Pode parecer injusto, mas ocorrendo qualquer vício no produto, o consumidor não pode exigir imediatamente a devolução do dinheiro. Primeiro, precisa dar a oportunidade para o fornecedor consertar o vício. A garantia não visa a imediata resolução do contrato, mas sim garantir que o consumidor tenha um produto em perfeito funcionamento. Com isso, a lei primeiro concede um prazo de 30 dias para o conserto. Somente após esse prazo, não ocorrendo ou não sendo possível o conserto, a lei permite ao consumidor escolher se deseja a substituição do produto por outro da mesma espécie, em perfeitas condições de uso; a restituição imediata da quantia paga, monetariamente atualizada, sem prejuízo de eventuais perdas e danos; ou o abatimento proporcional do preço. Portanto, apenas se o defeito não for consertado no prazo de 30 dias é que o consumidor poderá exercer qualquer um desses direitos, à sua escolha.

O prazo de 30 dias para o conserto independe do tempo de compra do produto. Assim, se o cliente comprou um DVD e o vício apareceu logo no segundo dia de uso, o fornecedor terá os mesmos 30 dias para realizar o conserto. No entanto, o fornecedor só dispõe de 30 dias, não podendo o produto voltar para o conserto mais de uma vez, extrapolando o prazo. O prazo máximo para o conserto se dá para evitar que o consumidor fique refém de um círculo vicioso de constantes idas e vindas do produto à assistência técnica. 

 

Direito de troca dos produtos vendidos em promoção ou em mostruário.

--

Instrução da tarefa A:
Com base no trecho sobre a garantia de produtos com vício, responda:
(i) Qual prazo a lei concede para o conserto?
(ii) Quais são as três opções que o consumidor pode escolher se o conserto não ocorrer nesse prazo?
(iii) No exemplo do DVD, em que dia de uso o vício apareceu?
Instrução da tarefa B:
Transcreva, do trecho sobre a garantia de produtos com vício, tudo desde "O prazo de 30 dias para" até "ou em mostruário.".
A listagem não tem relação com esta atividade.

Dados do exercício:

--

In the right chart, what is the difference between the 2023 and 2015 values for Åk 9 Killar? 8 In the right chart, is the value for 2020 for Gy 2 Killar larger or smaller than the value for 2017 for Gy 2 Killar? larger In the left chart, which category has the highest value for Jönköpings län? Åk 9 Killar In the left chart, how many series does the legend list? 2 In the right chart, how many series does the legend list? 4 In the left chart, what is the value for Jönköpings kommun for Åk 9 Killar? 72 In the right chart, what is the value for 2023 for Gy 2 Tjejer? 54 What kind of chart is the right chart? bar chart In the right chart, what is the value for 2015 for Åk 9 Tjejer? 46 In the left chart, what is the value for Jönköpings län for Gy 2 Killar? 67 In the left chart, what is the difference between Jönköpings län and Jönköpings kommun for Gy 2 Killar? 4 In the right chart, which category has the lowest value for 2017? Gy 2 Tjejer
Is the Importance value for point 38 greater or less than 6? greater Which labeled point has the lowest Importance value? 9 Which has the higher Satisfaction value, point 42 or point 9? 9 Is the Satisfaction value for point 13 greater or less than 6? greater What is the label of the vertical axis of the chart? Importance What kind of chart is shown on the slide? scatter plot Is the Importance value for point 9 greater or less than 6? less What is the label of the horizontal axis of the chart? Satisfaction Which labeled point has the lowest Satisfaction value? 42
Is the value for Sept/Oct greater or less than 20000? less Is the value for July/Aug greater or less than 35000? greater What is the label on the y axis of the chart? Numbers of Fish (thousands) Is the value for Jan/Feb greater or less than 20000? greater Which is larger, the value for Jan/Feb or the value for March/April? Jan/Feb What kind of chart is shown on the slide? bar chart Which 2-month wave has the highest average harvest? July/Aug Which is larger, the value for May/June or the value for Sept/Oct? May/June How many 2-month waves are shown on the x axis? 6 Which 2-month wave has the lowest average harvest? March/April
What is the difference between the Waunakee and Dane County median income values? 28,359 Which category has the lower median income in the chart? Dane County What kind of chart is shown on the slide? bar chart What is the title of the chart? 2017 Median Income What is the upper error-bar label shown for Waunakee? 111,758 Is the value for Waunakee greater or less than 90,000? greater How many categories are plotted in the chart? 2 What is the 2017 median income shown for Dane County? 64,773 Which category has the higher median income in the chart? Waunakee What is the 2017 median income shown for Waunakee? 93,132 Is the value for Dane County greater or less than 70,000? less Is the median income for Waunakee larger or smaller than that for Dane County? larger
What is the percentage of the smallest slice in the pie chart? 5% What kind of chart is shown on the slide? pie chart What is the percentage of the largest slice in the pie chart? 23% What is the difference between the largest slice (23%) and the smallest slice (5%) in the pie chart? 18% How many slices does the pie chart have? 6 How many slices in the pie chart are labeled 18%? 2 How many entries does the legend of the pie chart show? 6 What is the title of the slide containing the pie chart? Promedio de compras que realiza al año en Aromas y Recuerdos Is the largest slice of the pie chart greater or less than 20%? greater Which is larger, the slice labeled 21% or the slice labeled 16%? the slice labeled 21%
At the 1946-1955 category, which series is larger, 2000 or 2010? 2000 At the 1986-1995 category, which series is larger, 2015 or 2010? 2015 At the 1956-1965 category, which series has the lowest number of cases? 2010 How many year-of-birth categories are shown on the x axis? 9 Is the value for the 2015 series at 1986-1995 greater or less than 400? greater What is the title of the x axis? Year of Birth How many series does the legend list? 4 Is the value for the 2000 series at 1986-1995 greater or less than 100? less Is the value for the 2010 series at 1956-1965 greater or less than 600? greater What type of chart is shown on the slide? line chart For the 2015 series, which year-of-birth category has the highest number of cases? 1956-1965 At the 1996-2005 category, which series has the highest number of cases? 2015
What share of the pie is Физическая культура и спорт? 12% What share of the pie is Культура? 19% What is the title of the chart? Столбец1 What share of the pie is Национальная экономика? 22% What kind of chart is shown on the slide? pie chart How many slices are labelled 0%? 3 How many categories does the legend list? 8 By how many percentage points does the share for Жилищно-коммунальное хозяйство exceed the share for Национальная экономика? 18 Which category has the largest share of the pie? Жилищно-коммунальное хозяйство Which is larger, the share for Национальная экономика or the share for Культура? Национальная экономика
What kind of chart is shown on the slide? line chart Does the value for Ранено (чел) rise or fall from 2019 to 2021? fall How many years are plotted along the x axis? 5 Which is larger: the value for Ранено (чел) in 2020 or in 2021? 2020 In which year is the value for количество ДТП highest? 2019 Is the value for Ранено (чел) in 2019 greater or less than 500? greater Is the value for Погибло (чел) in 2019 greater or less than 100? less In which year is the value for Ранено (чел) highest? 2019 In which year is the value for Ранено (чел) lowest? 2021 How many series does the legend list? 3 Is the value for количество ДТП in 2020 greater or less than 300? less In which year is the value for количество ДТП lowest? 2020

--

Resposta do exercício A:
(i) 30 dias.
(ii) A substituição do produto por outro da mesma espécie, em perfeitas condições de uso; a restituição imediata da quantia paga, monetariamente atualizada, sem prejuízo de eventuais perdas e danos; ou o abatimento proporcional do preço.
(iii) No segundo dia de uso.

Resposta do exercício B:
O prazo de 30 dias para o conserto independe do tempo de compra do produto. Assim, se o cliente comprou um DVD e o vício apareceu logo no segundo dia de uso, o fornecedor terá os mesmos 30 dias para realizar o conserto. No entanto, o fornecedor só dispõe de 30 dias, não podendo o produto voltar para o conserto mais de uma vez, extrapolando o prazo. O prazo máximo para o conserto se dá para evitar que o consumidor fique refém de um círculo vicioso de constantes idas e vindas do produto à assistência técnica. 

 

Direito de troca dos produtos vendidos em promoção ou em mostruário.